“Not without the keys,” Gurlien responds, and Ambra immediately stops with the outward aggression. “All of them or none.”

There are two more cells between them and the rune box. One of them will die instantly, the other is another catatonic person with bones jutting from his face and the nameplate that just reads ‘coward.’

And Ambra watches them from behind the glass, until the angle of her cell no longer lets her.

Maison is stiff, his jaw tight, his shoulders aching, and Delina’s known him long enough to know he’s doing some mental calculations, some sort of decision making.

“We have to,” Delina says.

“I know,” Maison mutters, and he leans against the wall next to the box. “I’m trying to gauge how much I’ll be able to fight her.”

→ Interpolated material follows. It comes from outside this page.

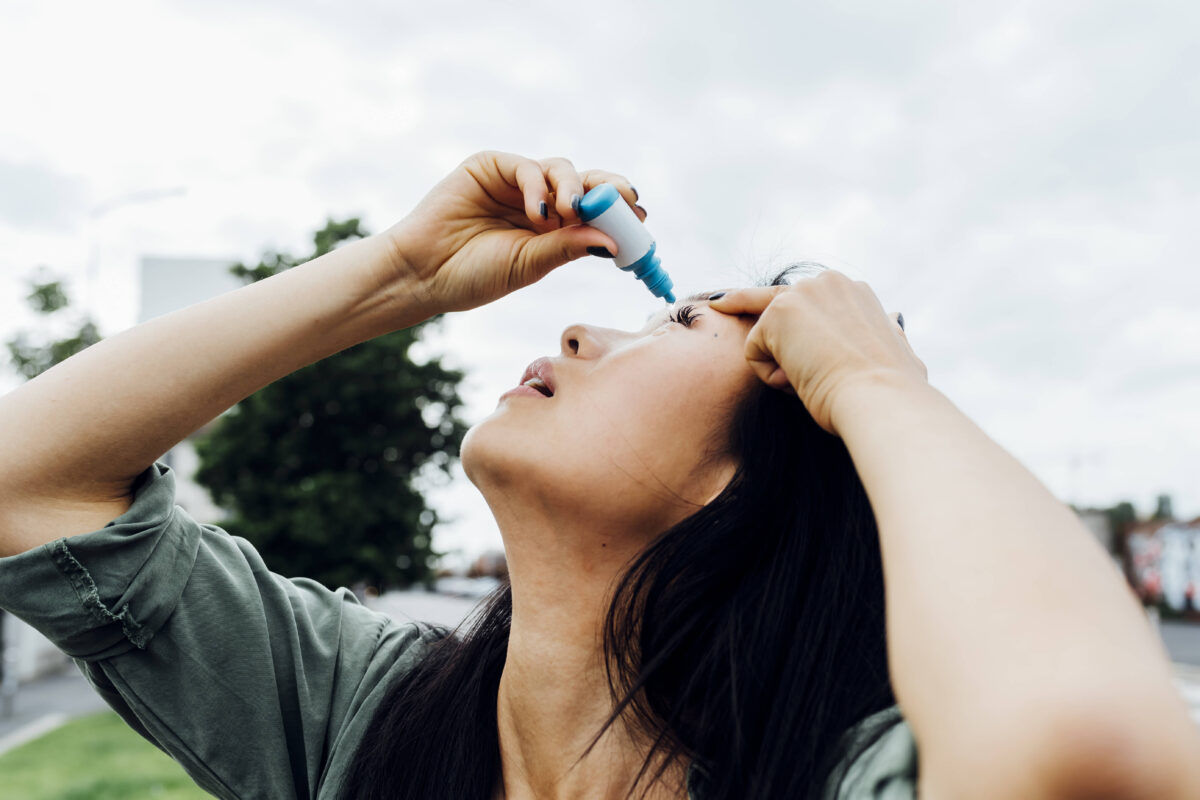 Young woman putting drop in eye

“Hopefully none,” Gurlien says, popping open the paneling to the rune box. “Still have a dead bug you can take? Get it ready, so you don’t have to panic in the moment to reach one.”

Delina does, and pulls out the thin golden string, even though the pull in her gut tells her that the people will be infinitely more powerful, infinitely more useful.

She lets the string slink between her hands, weighing it.

“I think I speak for us all that when we do this, everything’s going to be very, very chaotic,” Chloe says, slinging her backpack down and handing Maison another chocolate bar. “I’ll prep the wall for the staircase.”

“Half these people will take hours to fully wake,” Gurlien argues, which is a little better. “We make sure the wight is gone, we keep going.”

“And there are two failed Terese Projects and one actual, we have no idea how this will go,” Maison says grimly.

“Can you make a splint?” Delina asks, at the continued weakness in Maison’s knee.

“She should save her power,” Gurlien responds, and Maison nods. “We’re going to need it for at least two more traps and there’s no good material.”

“Delina, here,” Chloe instructs, gesturing her over to the box. “You disrupt this,” Chloe gestures, precise, “and break this, then it’ll fall.”

Maison straightens, and his knee pangs him, but his face settles into something detached, before twin strips of magic appear in his hands.

Gurlien tugs Chloe’s backpack off of her, his face grim, and pulls out the gun.

The gun from back in the cabin, the one stored in the living room table drawer, the one he pointed at her the very first night.

“That won’t do anything against the demon,” Maison warns, as Gurlien checks the chamber and magazine.

“Obviously,” Gurlien snips back. “I’m worried about what else is coming down the hallway.”

Chloe’s face is tight, but there’s something approaching determination across her features.

“Want me to tie this around you?” Delina asks Maison, and he hesitates.

“Save it for two floors down,” Gurlien replies, grim. “We’ll need more power there.”

“Power down there won’t mean anything if we’re dead up here,” Delina shoots back.

“This is going to ruin them, I think,” Chloe says, thoughtful, and they all glance back at her. “All these people, once they wake up, the ones that survive…they’re not going to be able to recover from this.”

“Good,” Delina says, and the two of them share a brief, insane smile. “We ready?”

“Not terribly,” Maison grumbles, still leaning against the wall, but he nods anyway.

“If the wight doesn’t have a way out, we’re gonna be screwed,” Chloe warns, but she’s already tracing the motions across the runes, fingertips swiping in the dust, where Delina can follow. “Just so everyone knows, this’ll be loud.”

And so Delina steps up to the box, and with the horror still in her heart, breaks the runes.

The moment her fingertips lift from the last one, death punches into her.